** Opening Text under study block **

The progression of AS can be highlighted by:
The initial inflammation of the joint where the
spine meets the pelvis.
The eventual fusion of the bones of that joint and subsequent
fusion of the vertebras on up the spinal column.
The cause of this inflammation and fusion in unknown,
though research continues.
Typical bone growth, ossification, occurs as cartilage cells that are determined
to become bone, called chondracytes, develop into cells called
osteoblasts, that in turn develop into bone tissue. This bone tissue is of two types, cancellous bone, the inner largely porous
bone where blood cells are stored, and cortical bone,
which is the strong denser outer bone.
The AS condition provides for abnormal ossification in
which the cartilage-to-bone process is bypassed and the osteoblasts
that are intended for repair instead form new bone structures. The
osteblasts are deposited in the body's attempt to repair the
damage to the bone caused at the point of damage, the enthesopathy.

** Closing Text under study block **

> _Problems and tasks_:
1. Answer these questions about the AS text, one line each:
(a) Where does the inflammation first appear?
(b) What two types of bone tissue does the text name?
(c) Which process is bypassed in AS ossification?
2. Sum up the AS text in two sentences.
3. How might the text on AS bone growth go on? Write its next few sentences, starting after its last one.
The records that follow are separate material, unrelated to the text on AS.

** Opening Data shown block **

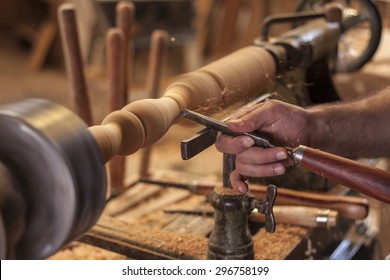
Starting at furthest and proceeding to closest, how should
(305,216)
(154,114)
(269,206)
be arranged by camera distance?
1. (305,216)
2. (269,206)
3. (154,114)

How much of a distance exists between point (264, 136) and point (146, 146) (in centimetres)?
17

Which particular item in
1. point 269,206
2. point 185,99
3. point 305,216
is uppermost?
point 185,99

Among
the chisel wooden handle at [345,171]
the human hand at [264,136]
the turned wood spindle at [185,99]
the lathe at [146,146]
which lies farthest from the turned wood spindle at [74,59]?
the chisel wooden handle at [345,171]

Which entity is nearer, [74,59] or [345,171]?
[345,171]

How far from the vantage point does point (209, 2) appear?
3932mm

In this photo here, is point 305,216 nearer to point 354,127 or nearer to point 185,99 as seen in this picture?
point 354,127

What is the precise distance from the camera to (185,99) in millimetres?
909

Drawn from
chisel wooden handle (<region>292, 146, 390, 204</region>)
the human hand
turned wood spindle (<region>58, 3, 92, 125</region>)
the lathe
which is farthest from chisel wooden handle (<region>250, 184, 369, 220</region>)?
turned wood spindle (<region>58, 3, 92, 125</region>)

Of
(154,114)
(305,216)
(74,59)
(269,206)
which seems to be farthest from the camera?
(74,59)

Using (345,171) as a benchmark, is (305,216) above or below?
below

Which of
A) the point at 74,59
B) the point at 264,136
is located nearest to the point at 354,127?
the point at 264,136

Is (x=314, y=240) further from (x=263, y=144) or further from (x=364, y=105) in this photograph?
(x=263, y=144)

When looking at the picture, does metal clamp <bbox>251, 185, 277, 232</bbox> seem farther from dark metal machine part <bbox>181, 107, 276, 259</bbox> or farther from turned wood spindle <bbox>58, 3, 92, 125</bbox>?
turned wood spindle <bbox>58, 3, 92, 125</bbox>
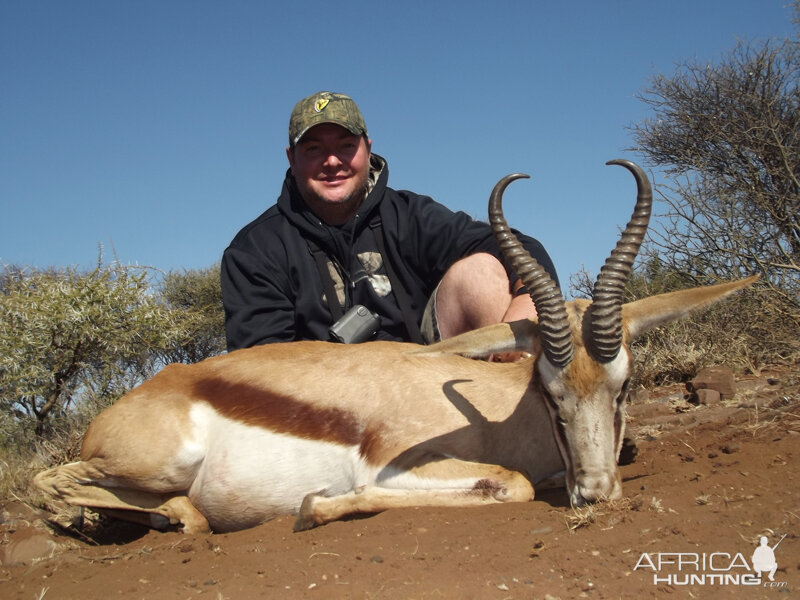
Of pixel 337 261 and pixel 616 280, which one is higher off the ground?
pixel 337 261

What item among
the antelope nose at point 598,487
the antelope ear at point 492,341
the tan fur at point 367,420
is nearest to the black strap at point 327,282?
the tan fur at point 367,420

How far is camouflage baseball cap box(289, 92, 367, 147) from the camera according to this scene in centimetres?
559

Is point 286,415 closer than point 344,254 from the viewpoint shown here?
Yes

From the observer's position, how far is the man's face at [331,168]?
223 inches

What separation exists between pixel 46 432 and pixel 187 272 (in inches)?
290

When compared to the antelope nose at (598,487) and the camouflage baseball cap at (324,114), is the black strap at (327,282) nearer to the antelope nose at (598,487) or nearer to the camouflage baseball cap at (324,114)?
the camouflage baseball cap at (324,114)

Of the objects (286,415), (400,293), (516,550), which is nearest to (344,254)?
(400,293)

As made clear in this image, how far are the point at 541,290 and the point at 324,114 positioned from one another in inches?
108

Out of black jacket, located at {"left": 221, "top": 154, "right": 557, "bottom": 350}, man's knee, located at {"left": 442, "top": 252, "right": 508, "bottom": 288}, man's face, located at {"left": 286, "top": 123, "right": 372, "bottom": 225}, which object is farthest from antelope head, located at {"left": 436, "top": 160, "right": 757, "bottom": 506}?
man's face, located at {"left": 286, "top": 123, "right": 372, "bottom": 225}

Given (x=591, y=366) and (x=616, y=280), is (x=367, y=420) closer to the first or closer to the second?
(x=591, y=366)

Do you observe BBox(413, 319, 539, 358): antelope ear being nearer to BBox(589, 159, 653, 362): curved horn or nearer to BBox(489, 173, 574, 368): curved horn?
BBox(489, 173, 574, 368): curved horn

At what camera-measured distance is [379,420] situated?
3.91m

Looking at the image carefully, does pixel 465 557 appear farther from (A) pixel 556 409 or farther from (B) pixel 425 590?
(A) pixel 556 409

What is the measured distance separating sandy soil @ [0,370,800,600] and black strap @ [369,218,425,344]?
1882 mm
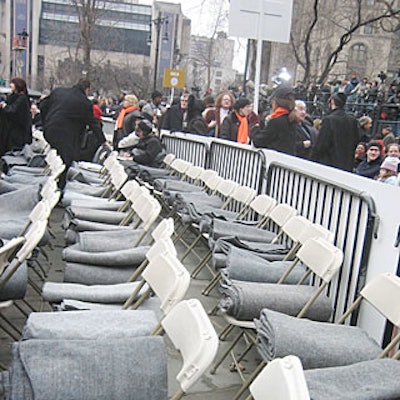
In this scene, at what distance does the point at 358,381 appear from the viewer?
7.88 ft

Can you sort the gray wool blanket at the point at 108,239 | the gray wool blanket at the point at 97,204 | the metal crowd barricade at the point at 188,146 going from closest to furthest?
the gray wool blanket at the point at 108,239
the gray wool blanket at the point at 97,204
the metal crowd barricade at the point at 188,146

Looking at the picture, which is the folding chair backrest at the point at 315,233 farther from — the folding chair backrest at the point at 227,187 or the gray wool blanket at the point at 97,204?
the gray wool blanket at the point at 97,204

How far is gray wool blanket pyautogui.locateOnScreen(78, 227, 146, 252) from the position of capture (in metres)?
3.99

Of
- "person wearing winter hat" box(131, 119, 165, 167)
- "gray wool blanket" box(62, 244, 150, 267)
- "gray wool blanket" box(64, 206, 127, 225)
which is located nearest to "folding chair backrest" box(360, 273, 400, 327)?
"gray wool blanket" box(62, 244, 150, 267)

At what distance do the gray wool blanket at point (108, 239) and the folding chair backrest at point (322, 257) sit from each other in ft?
4.26

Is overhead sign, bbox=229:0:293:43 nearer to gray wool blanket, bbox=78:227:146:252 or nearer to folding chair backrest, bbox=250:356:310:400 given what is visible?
gray wool blanket, bbox=78:227:146:252

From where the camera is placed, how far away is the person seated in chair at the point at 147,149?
320 inches

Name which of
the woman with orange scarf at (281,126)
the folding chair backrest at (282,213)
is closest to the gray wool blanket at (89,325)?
the folding chair backrest at (282,213)

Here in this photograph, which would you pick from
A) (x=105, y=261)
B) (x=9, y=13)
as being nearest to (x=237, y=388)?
(x=105, y=261)

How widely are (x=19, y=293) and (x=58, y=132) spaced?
15.3 feet

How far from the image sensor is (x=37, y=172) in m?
7.28

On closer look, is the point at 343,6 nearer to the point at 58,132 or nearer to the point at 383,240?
the point at 58,132

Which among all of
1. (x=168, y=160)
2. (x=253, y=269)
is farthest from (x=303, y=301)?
(x=168, y=160)

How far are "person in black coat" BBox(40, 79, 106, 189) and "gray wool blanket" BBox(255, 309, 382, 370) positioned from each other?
5327mm
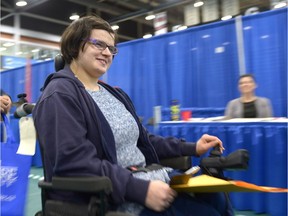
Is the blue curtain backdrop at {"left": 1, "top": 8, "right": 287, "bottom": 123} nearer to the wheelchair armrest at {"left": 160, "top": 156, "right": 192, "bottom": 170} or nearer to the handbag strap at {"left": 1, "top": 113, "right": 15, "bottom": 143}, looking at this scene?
the wheelchair armrest at {"left": 160, "top": 156, "right": 192, "bottom": 170}

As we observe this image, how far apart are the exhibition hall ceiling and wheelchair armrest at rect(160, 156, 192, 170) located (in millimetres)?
5986

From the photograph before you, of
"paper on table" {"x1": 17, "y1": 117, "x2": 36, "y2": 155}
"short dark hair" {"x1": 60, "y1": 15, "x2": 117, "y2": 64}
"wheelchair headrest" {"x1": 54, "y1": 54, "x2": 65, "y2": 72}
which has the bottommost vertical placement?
"paper on table" {"x1": 17, "y1": 117, "x2": 36, "y2": 155}

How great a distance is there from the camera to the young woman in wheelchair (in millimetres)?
966

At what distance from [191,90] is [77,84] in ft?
7.89

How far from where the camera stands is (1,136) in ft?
4.92

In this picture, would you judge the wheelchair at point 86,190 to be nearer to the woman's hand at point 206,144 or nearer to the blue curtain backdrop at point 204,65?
the woman's hand at point 206,144

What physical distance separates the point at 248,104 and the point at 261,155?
1.94ft

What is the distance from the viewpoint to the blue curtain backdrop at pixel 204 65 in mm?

** Closing Data shown block **

> _Replies_:
1.
(a) In the joint where the spine meets the pelvis.
(b) Cancellous bone and cortical bone.
(c) The cartilage-to-bone process.

2. AS progresses from inflammation of the joint where the spine meets the pelvis to fusion of that joint and then of the vertebrae up the spinal column. Unlike typical ossification, where cartilage cells develop into osteoblasts and then bone tissue, AS bypasses the cartilage-to-bone process, and osteoblasts meant to repair damage instead form new bone structures.

3.
As the enthesopathy's inflammation cells are infused with
blood vessels, osteoblasts assemble at the site of the enthesopathy,
weaving into the existing bone's cellular matrix, producing
of cortical bone called syndamorphytes. These syndamorphytes
comprise the bony protusions that ultimately replace the anulus
fibrosus' fibrous tissue, thereby fusing the vertebrae as
they grow across the intervertebral space.
AS is a chronic, systemic inflammatory disorder of the
axial skeleton. In simpler terms, AS is a slowly developing
disease that takes years to manifest itself on the spine
and associated joints. Prior to advanced stages of AS, the
course is highly variable and can be characterized by spontaneous
remissions and exacerbation, that is, that there are episodes
of moderate to high levels of pain and immobility between
periods of time when no symptoms are present. The cause of
the ascending spinal inflammation which characterizes AS is
unknown. Though research continues, a number of studies seems
to reveal potential enteric (intestinal) bacteria involvement.